Paper No. 130-2
Presentation Time: 1:50 PM
CHEMICAL SPECIATION CONTROLS ON ARSENIC AND TUNGSTEN IN WATER RESOURCES (Invited Presentation)
Chemical speciation refers to the form that trace elements occur in natural waters, and includes the free hydrated ion, aqueous complexes with inorganic and organic ligands, different valence states, and association with colloids, among others. Chemical speciation controls the mobility, effective solubility, reactivity, and toxicity of trace elements in the environment. For example, trace element toxicity and bioavailability are commonly related to the concentrations of the free hydrated ion, and different valence states of the same trace element can exhibit vastly different toxicities and mobility in the environment. An example is the uncharged and environmentally mobile arsenite oxyanion, H3AsIIIO30, which is estimated to be 60-fold more toxic than the “particle reactive” arsenate oxyanion, which occurs as H2AsVO4-or HAsVO42-in most natural waters.

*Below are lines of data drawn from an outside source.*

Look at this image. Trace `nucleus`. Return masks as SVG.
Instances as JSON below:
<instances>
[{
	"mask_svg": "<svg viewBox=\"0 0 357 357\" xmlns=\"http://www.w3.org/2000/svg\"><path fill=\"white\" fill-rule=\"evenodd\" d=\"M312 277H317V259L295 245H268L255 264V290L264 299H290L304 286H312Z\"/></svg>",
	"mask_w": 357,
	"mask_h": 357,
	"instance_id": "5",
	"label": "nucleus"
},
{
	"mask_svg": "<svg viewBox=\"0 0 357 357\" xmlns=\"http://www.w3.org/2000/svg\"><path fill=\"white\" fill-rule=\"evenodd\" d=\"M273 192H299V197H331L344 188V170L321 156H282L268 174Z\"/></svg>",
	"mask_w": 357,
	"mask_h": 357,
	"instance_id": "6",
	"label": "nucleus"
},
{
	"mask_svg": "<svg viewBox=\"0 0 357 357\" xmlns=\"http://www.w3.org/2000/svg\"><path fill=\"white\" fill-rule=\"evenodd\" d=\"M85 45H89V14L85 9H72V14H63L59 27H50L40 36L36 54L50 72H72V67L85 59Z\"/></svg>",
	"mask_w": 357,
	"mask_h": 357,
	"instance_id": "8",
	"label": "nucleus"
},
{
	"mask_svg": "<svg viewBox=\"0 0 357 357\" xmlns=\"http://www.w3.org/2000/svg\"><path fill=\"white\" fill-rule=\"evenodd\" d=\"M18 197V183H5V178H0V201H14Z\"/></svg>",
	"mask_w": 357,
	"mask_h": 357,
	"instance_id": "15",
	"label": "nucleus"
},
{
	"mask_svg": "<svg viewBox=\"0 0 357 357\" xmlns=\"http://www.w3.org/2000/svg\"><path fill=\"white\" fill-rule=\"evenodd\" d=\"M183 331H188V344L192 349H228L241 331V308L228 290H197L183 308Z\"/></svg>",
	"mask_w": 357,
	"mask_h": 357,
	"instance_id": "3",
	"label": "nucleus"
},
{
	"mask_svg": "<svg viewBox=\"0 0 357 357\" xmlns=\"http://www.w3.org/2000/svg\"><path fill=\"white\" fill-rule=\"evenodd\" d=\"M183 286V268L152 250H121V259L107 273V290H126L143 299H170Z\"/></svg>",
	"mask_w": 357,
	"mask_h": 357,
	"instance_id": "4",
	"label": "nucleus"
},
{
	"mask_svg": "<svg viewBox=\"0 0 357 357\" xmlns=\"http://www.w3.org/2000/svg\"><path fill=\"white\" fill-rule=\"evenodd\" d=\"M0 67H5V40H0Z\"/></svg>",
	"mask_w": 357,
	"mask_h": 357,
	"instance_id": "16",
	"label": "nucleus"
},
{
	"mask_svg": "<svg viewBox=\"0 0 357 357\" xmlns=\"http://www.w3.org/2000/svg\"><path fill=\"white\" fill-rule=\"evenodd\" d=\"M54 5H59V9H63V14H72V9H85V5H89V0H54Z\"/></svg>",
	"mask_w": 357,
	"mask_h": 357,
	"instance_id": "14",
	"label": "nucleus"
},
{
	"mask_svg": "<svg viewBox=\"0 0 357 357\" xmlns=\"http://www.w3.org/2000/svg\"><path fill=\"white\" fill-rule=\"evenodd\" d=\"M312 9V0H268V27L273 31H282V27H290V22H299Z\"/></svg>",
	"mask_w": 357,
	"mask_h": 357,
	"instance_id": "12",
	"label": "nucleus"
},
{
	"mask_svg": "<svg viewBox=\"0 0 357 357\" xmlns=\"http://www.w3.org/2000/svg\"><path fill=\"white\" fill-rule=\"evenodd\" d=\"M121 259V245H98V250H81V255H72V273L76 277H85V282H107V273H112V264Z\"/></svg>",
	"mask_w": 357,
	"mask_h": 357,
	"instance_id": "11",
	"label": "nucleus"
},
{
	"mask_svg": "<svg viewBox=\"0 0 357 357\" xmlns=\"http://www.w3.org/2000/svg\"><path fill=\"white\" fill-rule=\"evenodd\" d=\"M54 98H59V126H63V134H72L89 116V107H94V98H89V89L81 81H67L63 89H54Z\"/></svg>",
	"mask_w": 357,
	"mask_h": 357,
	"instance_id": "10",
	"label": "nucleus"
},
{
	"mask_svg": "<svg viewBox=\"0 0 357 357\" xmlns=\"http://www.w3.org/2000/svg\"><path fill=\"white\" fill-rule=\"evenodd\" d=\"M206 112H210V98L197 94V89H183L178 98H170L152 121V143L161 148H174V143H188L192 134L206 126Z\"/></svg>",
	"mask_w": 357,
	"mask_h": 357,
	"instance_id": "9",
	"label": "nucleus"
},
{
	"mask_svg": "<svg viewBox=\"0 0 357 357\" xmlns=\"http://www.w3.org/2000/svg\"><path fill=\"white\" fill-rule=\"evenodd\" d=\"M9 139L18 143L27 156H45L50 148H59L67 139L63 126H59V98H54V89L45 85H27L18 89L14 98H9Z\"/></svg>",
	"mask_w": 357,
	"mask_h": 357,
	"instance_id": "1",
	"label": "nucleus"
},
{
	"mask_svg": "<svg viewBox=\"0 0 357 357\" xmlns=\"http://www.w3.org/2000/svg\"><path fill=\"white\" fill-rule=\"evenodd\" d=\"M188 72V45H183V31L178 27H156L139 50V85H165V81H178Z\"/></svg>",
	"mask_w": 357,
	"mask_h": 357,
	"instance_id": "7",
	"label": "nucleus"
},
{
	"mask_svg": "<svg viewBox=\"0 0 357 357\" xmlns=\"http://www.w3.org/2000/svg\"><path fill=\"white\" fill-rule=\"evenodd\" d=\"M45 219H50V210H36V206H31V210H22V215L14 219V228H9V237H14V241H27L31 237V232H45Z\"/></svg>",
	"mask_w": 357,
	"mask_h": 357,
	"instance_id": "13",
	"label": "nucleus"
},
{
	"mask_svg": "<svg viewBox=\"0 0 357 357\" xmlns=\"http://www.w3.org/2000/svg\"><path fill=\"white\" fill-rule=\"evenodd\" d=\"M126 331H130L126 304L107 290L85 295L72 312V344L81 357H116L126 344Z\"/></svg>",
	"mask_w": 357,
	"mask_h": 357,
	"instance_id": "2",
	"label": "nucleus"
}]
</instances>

Reactive transport modeling of high As groundwater from the Chicot aquifer in southern Louisiana demonstrates that the arsenite oxyanion is more mobile than the arsenate oxyanion, the mobility of which strongly depends on the amount and type of Fe(III) oxide/oxyhydroxide present in the aquifer. The chemical speciation of tungsten (W) in the environment has until recently been poorly studied chiefly because W was thought to be non-toxic and of low environmental mobility. Nevertheless, the environmental mobility of W increases with increasing pH and decreasing contents of Fe(III) oxide/oxyhydroxide minerals in aquifer sediments. Moreover, W is also mobile anaerobic and sulfidic waters as the tungstate oxyanion (WVIO42-) is thiolated to various thiotungstate anions. Conversion of tungstate to tetrathiotungstate (WVIS42-) requires relatively high dissolved sulfide concentrations (i.e., ΣS-II≥ 60 μmol kg-1) and is kinetically “sluggish”. Investigation of sulfidic porewaters from southern Louisiana reveals that W is more stable in solution in sulfidic waters than its “chemical twin” molybdenum (Mo).